**What the task asks**
Copy the records below verbatim, from the first line through the line containing "scientific name: Phrynosomatidae", inclusive, and output nothing else.

[Data entries]
━━━━━━━━━━━━━━━━━━━━
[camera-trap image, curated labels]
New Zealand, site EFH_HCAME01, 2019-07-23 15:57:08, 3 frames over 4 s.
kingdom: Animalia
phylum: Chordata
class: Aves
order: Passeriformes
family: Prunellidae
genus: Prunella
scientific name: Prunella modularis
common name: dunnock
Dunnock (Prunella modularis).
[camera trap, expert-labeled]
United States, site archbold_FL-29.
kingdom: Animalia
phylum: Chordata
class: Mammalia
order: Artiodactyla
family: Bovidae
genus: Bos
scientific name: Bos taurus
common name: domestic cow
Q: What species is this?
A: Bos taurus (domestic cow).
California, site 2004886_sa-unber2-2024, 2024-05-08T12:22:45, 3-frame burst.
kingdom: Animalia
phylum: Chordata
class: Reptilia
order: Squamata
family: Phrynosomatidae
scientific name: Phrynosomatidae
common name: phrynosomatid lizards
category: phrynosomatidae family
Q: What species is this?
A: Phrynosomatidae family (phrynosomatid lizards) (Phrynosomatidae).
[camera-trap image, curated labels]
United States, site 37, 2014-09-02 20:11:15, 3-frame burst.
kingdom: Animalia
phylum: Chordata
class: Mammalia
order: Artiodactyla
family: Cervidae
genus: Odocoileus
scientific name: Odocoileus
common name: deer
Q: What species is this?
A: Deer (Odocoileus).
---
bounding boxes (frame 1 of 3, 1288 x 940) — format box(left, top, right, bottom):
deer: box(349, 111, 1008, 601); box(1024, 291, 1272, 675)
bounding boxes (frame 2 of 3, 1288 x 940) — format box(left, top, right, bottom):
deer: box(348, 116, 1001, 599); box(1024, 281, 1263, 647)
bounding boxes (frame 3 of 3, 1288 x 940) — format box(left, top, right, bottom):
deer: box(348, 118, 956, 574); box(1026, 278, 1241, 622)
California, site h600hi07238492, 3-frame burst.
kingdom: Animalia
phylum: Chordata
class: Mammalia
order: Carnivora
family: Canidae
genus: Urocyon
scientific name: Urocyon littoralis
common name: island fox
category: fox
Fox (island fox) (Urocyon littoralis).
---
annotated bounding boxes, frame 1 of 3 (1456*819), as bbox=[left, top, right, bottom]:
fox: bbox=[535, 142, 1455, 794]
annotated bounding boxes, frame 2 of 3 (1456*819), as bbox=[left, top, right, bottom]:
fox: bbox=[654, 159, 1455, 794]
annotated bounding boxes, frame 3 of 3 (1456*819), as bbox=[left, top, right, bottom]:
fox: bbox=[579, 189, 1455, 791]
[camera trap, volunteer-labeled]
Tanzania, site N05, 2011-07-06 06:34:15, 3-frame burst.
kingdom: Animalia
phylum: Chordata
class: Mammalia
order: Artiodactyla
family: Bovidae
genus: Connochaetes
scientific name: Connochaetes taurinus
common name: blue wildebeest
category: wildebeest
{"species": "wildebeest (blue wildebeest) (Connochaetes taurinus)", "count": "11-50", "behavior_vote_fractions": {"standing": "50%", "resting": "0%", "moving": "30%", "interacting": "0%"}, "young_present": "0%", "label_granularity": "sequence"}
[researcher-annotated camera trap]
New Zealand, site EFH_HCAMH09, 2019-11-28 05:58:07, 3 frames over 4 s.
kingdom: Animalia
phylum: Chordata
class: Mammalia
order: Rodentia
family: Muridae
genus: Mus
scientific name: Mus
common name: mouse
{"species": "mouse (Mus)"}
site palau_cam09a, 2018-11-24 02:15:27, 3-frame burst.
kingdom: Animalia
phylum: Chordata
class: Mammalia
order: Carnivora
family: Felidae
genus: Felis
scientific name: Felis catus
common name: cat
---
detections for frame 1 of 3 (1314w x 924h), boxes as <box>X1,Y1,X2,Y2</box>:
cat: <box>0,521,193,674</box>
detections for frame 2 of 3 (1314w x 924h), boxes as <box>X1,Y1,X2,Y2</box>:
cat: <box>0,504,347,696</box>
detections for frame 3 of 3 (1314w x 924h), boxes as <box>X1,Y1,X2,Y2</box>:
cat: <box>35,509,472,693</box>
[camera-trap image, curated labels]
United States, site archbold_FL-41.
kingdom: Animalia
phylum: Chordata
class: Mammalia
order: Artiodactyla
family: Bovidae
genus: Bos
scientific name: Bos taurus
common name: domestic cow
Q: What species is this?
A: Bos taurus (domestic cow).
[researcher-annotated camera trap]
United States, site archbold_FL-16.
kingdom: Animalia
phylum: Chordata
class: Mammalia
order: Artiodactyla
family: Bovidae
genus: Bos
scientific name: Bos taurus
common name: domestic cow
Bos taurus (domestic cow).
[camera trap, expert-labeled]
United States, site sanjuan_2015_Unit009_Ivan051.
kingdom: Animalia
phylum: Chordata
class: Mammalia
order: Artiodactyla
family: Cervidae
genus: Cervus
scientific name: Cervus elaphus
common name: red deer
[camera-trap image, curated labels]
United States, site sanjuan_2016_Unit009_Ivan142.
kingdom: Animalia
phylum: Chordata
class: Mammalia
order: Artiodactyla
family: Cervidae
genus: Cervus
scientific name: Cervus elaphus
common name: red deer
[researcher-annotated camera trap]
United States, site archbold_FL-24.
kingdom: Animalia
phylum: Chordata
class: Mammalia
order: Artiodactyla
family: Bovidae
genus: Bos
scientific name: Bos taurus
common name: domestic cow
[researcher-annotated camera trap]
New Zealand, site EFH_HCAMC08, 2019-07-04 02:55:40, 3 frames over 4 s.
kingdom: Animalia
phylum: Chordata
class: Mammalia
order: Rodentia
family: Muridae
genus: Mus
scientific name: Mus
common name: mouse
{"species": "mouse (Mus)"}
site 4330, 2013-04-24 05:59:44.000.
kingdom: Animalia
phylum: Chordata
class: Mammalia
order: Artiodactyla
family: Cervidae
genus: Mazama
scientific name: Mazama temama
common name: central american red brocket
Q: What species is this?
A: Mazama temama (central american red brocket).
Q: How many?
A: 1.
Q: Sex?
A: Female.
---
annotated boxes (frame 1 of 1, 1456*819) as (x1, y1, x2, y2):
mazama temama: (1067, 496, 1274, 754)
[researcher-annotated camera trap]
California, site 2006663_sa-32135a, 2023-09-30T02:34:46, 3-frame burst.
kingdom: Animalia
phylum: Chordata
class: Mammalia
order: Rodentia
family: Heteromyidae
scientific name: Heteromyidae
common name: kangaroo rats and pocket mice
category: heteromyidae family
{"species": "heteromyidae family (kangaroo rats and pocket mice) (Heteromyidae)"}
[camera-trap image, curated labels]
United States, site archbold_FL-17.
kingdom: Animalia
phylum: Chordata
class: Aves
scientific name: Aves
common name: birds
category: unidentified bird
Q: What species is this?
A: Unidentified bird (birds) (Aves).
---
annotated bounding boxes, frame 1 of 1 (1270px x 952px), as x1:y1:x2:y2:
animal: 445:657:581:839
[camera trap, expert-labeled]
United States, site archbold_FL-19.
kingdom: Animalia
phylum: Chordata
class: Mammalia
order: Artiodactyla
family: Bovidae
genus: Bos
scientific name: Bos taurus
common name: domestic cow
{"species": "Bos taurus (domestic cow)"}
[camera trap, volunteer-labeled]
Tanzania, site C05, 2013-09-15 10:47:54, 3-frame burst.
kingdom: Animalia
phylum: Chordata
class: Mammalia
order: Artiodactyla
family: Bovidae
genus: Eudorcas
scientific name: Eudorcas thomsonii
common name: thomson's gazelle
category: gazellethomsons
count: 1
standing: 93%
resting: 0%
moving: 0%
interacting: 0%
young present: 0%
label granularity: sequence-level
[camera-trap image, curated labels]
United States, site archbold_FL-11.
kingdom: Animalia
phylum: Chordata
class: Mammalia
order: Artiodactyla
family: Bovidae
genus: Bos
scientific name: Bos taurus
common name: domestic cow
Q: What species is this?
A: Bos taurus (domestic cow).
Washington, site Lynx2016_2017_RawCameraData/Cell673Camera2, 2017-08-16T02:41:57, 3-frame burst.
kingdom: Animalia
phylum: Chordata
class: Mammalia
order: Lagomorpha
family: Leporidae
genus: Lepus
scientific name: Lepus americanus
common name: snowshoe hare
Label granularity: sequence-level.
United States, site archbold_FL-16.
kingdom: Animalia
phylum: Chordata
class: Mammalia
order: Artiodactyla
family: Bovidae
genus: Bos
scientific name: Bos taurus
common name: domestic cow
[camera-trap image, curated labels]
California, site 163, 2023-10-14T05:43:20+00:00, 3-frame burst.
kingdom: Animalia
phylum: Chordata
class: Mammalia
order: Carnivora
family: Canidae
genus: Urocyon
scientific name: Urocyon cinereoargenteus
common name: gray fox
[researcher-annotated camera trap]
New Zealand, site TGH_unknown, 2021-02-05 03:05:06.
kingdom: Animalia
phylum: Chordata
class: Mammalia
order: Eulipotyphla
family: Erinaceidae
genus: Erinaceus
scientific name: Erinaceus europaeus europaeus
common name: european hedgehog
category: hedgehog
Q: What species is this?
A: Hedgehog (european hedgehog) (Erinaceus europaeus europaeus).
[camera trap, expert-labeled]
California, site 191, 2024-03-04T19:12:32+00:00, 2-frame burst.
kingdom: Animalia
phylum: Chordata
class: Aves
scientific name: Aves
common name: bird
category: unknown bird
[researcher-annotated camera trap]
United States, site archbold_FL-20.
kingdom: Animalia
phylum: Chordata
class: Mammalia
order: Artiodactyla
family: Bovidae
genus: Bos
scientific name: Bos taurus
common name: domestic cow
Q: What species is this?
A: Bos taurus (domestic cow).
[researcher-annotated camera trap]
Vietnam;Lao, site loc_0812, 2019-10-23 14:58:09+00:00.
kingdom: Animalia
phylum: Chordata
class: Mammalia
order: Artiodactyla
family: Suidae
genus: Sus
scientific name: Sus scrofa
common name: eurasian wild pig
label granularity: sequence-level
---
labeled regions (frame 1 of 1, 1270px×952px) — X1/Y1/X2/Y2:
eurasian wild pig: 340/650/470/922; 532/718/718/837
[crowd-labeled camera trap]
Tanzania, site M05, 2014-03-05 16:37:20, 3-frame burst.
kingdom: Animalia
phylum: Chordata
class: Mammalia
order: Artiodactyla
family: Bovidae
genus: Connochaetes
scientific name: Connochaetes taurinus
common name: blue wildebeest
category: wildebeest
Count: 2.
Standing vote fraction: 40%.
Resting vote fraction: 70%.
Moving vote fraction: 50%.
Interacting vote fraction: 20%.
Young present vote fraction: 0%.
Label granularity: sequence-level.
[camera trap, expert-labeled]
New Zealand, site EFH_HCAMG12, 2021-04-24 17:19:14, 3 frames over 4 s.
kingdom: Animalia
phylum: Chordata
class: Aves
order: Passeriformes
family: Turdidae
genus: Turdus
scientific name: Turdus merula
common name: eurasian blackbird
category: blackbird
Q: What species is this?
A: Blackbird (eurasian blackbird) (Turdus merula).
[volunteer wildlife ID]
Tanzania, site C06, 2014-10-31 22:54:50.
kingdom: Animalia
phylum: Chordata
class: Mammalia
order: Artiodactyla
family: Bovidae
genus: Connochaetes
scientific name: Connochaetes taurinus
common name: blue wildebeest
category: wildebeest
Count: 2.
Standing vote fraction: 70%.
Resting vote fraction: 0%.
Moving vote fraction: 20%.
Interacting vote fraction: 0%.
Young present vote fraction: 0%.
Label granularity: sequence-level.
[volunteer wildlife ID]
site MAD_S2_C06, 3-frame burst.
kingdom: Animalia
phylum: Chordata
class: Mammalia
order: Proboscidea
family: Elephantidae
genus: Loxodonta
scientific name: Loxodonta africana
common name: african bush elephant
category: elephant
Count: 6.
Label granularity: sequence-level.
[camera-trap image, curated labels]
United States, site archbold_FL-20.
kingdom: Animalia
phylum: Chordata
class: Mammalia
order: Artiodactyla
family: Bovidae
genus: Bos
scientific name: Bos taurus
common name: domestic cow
━━━━━━━━━━━━━━━━━━━━
**Output for this exercise**
[camera-trap image, curated labels]
New Zealand, site EFH_HCAME01, 2019-07-23 15:57:08, 3 frames over 4 s.
kingdom: Animalia
phylum: Chordata
class: Aves
order: Passeriformes
family: Prunellidae
genus: Prunella
scientific name: Prunella modularis
common name: dunnock
Dunnock (Prunella modularis).
[camera trap, expert-labeled]
United States, site archbold_FL-29.
kingdom: Animalia
phylum: Chordata
class: Mammalia
order: Artiodactyla
family: Bovidae
genus: Bos
scientific name: Bos taurus
common name: domestic cow
Q: What species is this?
A: Bos taurus (domestic cow).
California, site 2004886_sa-unber2-2024, 2024-05-08T12:22:45, 3-frame burst.
kingdom: Animalia
phylum: Chordata
class: Reptilia
order: Squamata
family: Phrynosomatidae
scientific name: Phrynosomatidae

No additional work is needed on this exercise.